NEC has already switched production lines in Southern Japan and Scotland to produce synchronous DRAM (dynamic random-access memory) chips rather than the Direct Rambus chips--which are capable of faster data transfer than conventional computer memory chips--they were making before, said a company spokesman who asked not to be named. The company had planned to ship about 2 million Rambus chips monthly to PC makers from March.

NEC's decision comes after Intel, the world's No. 1 chipmaker, last month said it would delay for a second time a product that uses Rambus chips because of a technical problem, as previously reported by CNET News.com.

The product, a chipset, is a group of chips that work with a microprocessor to form the main brain of a personal computer.

Santa Clara, California-based Intel, which backs Rambus's chip architecture technology, is still looking into problems with the Rambus-based Camino chipset, which acts as an intermediary between the computer's processor and its memory.

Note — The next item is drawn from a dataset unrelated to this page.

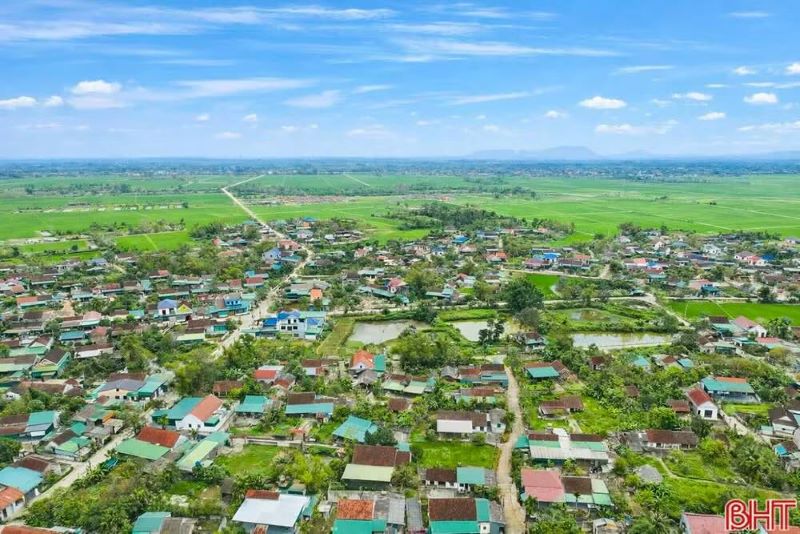 Hà Tĩnh thuộc nhóm dẫn đầu toàn quốc về thu hút vốn FDI
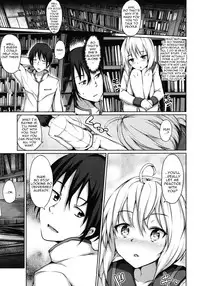 [ryoma] Select a Bride Ch. 1-2 [English][Doujin-Moe]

Intel isn't saying when it might reschedule the release, forcing NEC and others to alter their production plans.

The world's biggest memory chipmakers, Samsung of South Korea and Micron Technology, said yesterday they are planning to refit plants so they can switch to synchronous DRAM output.

The delay has also led No. 2 computer maker Hewlett-Packard to put off shipping the latest models of its Vectra corporate PC and Kayak workstation.

Toshiba, Japan's second-largest chipmaker, said Intel's chipset delay won't affect its production plans because it only makes Rambus DRAM chips for Sony's PlayStation 2 home video game player, due to go on sale early next year.

''We make them mainly for Sony's Playstation, and not for PCs, so our demand situation won't change,'' said Toshiba spokesman Kenichi Sugiyama.

Toshiba, which started producing Rambus chips last month, makes about 500,000 units a month at present and aims to expand output to 1 million units by the end of the year.

Intel has promoted Rambus's chip architecture technology with the intention of making it an industry standard that would support its newest microprocessors.

Recently Intel said it would support an interim technology, PC-133, until Rambus is ready.

Several memory-chip makers have proposed exploring a type of memory setup called Double Data Rate SDRAM. Though a standard for that architecture doesn't exist, the longer Rambus takes to ramp up, the greater the threat to Rambus, analysts said.